Texto de lectura:
-=-=-

Dos puntas tiene el camino .

 


Jorge Raventos analiza la evolución de la situación política argentina.
En la segunda mitad de la década del ’70, sólo la mediación de El Vaticano consiguió evitar, in extremis, una guerra entre Chile y Argentina. Sendos regímenes despóticos gobernaban entonces ambos países. Recuperada en Chile y Argentina la democracia, tanto desde Buenos Aires como desde Santiago se trabajó para desarrollar lo que los diplomáticos llaman “medidas de confianza” y, durante los años ’90, esa edificación se manifestó, por ejemplo, en la vinculación de Chile al Mercosur, en la realización de ejercicios militares conjuntos y, muy destacadamente, en la resolución acordada de los diferendos limítrofes que se arrastraban desde el siglo XIX y en la integración energética sellada en 1995 a través de un protocolo firmado por los entonces cancilleres Guido Di Tella y José Miguel Insulza. Como recordó esta semana el Embajador Jorge Hugo Herrera Vegas, “en pocos años la cordillera fue perforada por siete gasoductos, dos oleoductos, dos propanoductos y una línea eléctrica que une una central generadora argentina con el sistema interconectado del norte de Chile.” De hecho, la nación trasandina adquiría una fuerte dependencia de la provisión energética argentina, lo que implicaba, como indica el diplomático, “una muy fuerte apuesta de confianza en que los suministros no sufrirían interrupciones” y subrayaba la decisión política de ambas naciones de consolidar su alianza estratégica. Esa sociedad era (y es) muy relevante para la Argentina y su inserción en el mundo. Está en el interés argentino vigorizar un bloque regional abierto y competitivo en el que se potencie el viejo proyecto del ABC (Argentina, Brasil, Chile) así como alcanzar a través de los puertos chilenos un acceso más directo a los mercados del Asia Pacífico, eje principal del comercio mundial.

La crisis energética que soporta Argentina –los tiempos y el modo en que el gobierno ha venido abordándola- está operando en estas semanas como un dispositivo disgregador de esa sociedad.

El déficit energético que ya se siente en segmentos de la industria local era previsible, fue anunciado y, sin embargo, el gobierno lo encaró tardíamente, después de demorar medidas que, en su cálculo, podían poner en riesgo su idilio con la opinión pública. Con la intención de amortiguar las consecuencias internas del desabastecimiento, la administración Kirchner decidió importar combustibles líquidos y gas (a precios notablemente superiores a los que se reconoce a los productores locales) y decretó el recorte de las exportaciones de energía a terceros países. Uruguay, Brasil y Chile fueron afectados por esta decisión; pero el caso chileno es el más serio porque afecta un proceso de integración energética y mina las bases de confianza de la sociedad estratégica con ese país.

-=-=-

Entradas proporcionadas:
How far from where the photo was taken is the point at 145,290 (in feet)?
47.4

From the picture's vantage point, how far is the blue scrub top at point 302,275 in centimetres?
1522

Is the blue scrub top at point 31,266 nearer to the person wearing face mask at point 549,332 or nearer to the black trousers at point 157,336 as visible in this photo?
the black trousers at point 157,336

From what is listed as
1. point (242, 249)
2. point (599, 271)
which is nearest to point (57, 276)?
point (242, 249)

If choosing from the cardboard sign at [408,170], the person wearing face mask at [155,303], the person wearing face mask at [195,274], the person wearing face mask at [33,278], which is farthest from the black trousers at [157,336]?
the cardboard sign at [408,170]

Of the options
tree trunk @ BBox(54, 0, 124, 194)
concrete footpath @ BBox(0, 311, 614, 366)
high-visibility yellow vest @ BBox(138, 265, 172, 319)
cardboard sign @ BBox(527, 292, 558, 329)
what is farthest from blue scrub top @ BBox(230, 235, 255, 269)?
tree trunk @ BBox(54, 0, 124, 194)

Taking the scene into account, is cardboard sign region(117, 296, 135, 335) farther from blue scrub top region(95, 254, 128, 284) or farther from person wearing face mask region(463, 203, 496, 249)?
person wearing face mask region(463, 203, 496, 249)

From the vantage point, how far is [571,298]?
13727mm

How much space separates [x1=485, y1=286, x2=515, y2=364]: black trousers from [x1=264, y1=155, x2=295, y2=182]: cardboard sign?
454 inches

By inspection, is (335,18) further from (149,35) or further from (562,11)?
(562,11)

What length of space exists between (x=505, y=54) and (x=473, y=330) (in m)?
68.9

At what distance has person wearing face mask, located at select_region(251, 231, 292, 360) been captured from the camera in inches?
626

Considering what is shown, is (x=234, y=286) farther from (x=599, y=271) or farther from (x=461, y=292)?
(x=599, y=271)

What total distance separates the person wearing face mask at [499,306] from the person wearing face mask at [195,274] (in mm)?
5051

-=-=-

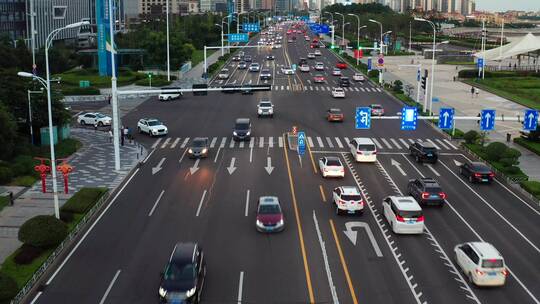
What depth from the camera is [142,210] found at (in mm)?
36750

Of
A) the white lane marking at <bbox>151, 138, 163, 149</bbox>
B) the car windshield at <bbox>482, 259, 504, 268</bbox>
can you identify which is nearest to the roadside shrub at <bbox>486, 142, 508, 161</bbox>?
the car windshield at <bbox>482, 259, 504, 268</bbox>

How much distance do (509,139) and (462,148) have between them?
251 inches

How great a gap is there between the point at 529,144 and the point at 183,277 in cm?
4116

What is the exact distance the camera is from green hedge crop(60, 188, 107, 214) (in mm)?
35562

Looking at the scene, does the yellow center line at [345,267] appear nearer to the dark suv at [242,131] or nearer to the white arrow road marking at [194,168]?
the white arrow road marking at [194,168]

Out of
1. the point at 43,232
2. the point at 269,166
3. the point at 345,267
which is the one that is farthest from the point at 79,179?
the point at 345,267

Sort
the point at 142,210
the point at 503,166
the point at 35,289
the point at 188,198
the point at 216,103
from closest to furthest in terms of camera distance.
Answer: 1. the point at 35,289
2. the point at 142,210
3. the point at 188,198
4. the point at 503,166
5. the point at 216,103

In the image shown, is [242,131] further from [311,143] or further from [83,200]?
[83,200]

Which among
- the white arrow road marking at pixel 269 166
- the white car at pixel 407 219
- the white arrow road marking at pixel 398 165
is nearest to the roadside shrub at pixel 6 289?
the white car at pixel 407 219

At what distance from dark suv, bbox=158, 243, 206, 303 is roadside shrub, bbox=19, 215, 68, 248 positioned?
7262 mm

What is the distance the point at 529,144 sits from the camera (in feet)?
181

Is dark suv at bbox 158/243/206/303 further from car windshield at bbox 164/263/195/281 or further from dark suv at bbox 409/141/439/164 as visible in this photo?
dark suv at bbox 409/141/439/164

-=-=-

Consigna 1: Transcribe del texto sobre Chile y Argentina el fragmento que va desde "La crisis energética" hasta "de esa sociedad.".
Consigna 2: Según el texto sobre Chile y Argentina, ¿por qué el recorte de las exportaciones de energía es más grave para Chile que para Uruguay y Brasil? Responde en una a tres oraciones.
Las entradas no son necesarias para este ejercicio.

Respuesta del ejercicio 1:
La crisis energética que soporta Argentina –los tiempos y el modo en que el gobierno ha venido abordándola- está operando en estas semanas como un dispositivo disgregador de esa sociedad.

Respuesta del ejercicio 2: El caso chileno es el más serio porque el recorte afecta un proceso de integración energética. Además, mina las bases de confianza de la sociedad estratégica entre Argentina y Chile.